I’d met Gerry a few years before when I witnessed and wrote about one of his
appearances as a motivational speaker, before an audience of IBM salespeople.
Businessmen respond to the metaphors of sport so it’s not uncommon for sport
figures to address them, but usually these are men or women with national
reputations. Faust at the time was the coach at Moeller High School in
Cincinnati, and while highly successful was anything but a household name. IBM was a sophisticated company and I
wondered how an obscure prepster would go over with such a crowd.

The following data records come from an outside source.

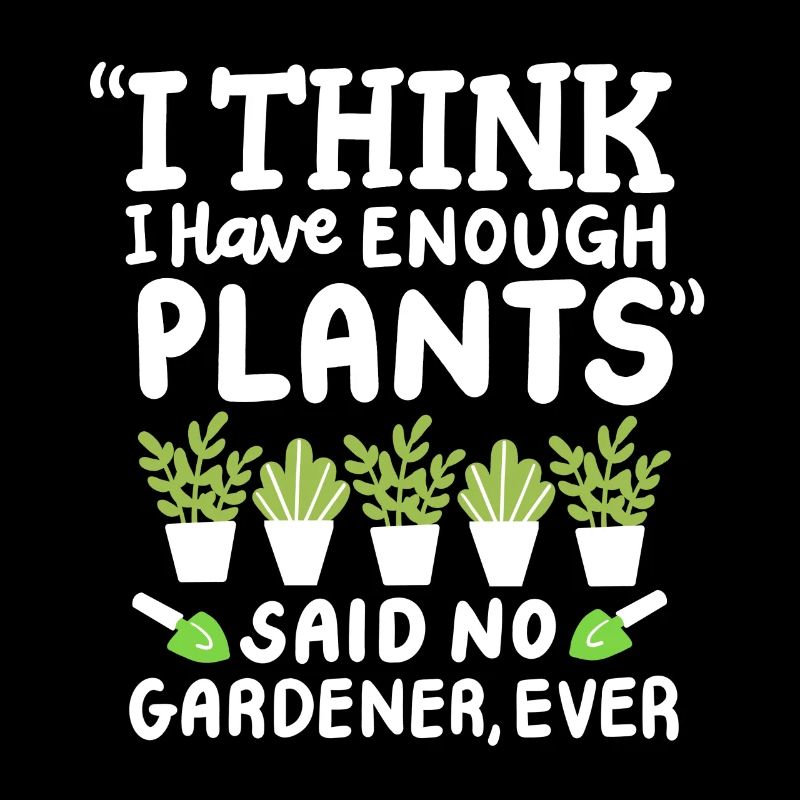 Garten Gartenarbeit Pflanzen
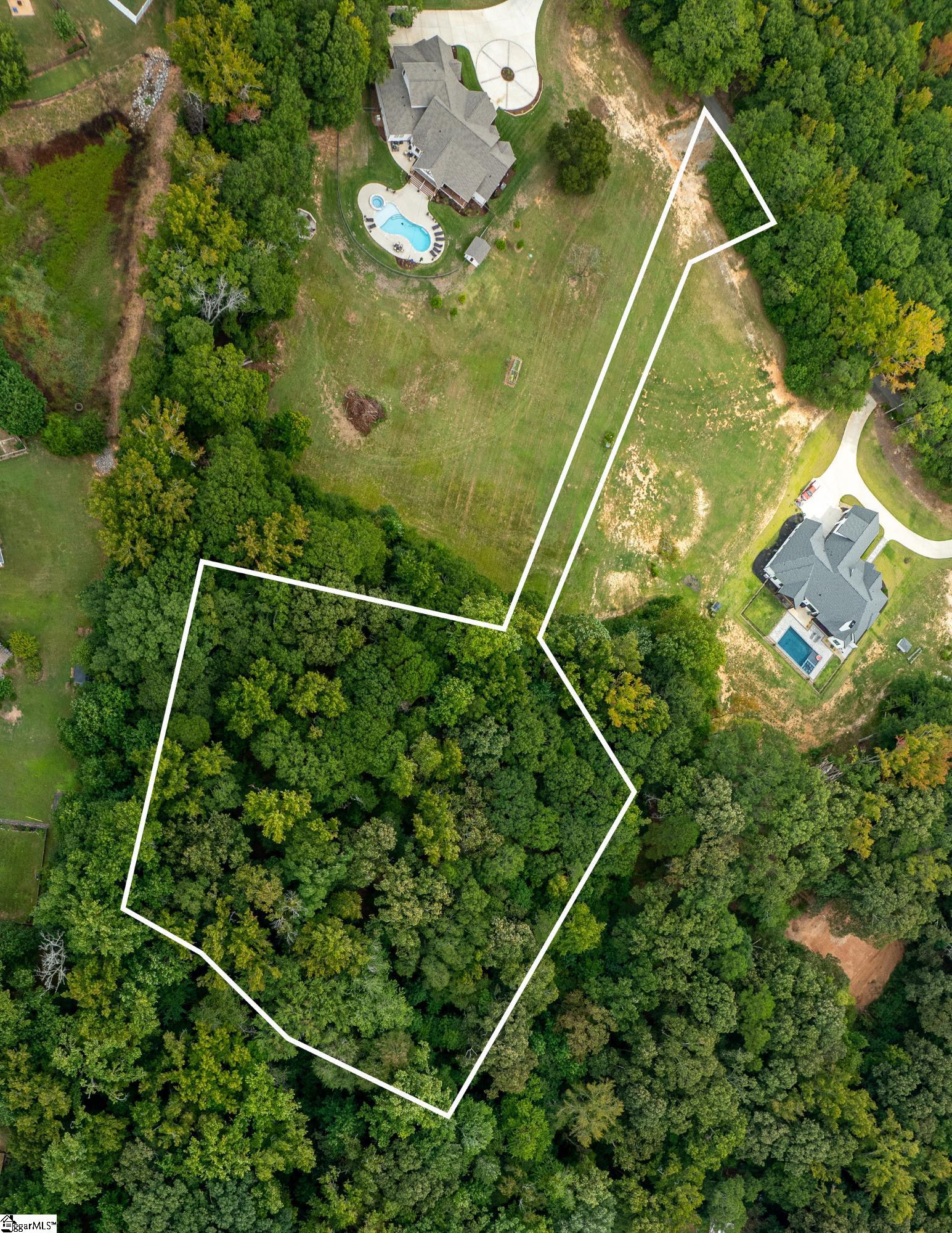 149 Tate Chapman Road Simpsonville, SC 29681 - Photo 1 of 16 Gallery Image 1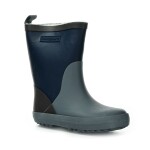 Bundgaard Aspen Midnight Block holínky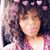 Jennifer DeLoach's profile image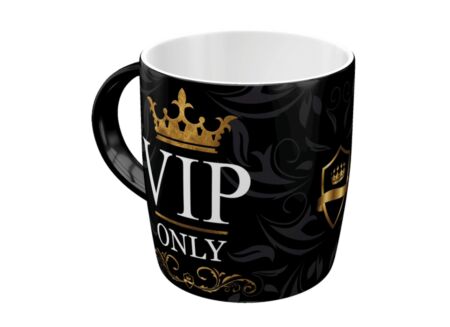 Mok 33cl VIP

Great was how. Not polished but deeply
sincere and emotionally tuned in, he had the IBMers on their feet at the end, roaring
and eager to overcome whatever challenges might lie ahead. They all but carried
him out of the hall in triumph.
I got a
nice note from Gerry after my piece ran, and we stayed in touch. When my late
wife was ill he sent flowers. He sent
another note of thanks when he got the Notre Dame job, and I followed up with a
couple of columns on his progress there. Alas, Gerry was a hand-out-the-towels
sort who never adapted to the demands of a being CEO of a major-college football
program, and was fired after five seasons despite a winning record (30-26-1) in
South Bend. But having rooted for him I thereafter was unable to work up my old
animosity toward the Domers.
Notre
Dame football has had a couple of bad decades of late, but this season was
reborn under coach Brian Kelly, and on Monday night (Jan. 7) will play Alabama
in the BCS National Championship game. The scrappy Irish are an easy team to
like, undefeated but not one of those soulless college powerhouses that thrive
by stomping lesser foes. Alabama is from
the Southeastern Conference, a collection of institutions that exist mainly to
field football teams. My rooting choice on Monday might seem clear.
Unfortunately,
it’s not that simple. Notre Dame continues to grate because its “we do things
right” pose is contradicted by such recent-year incidents as its coverup of
rape allegations against a football player and the death of a student manager
who was sent up on a cherry-picker in a windstorm to videotape a football
practice. What were those people
thinking?!
So I
will watch the game with neutrality, but I say that proudly. It’s part of the
scant evidence that I’ve matured since kindergarten.
3 comments:
Now see if you can dredge up the love for that little university that played 4 blocks away from your home office in Evanston. That school that really does do things right. That school that couldn't buy a win for half of my childhood. Root for them. Go Cats!
Loved this piece. Very good. A Happy New Year to you and yours, my friend.
Mike Levy
I will still, forever, go on hating Notre Dame.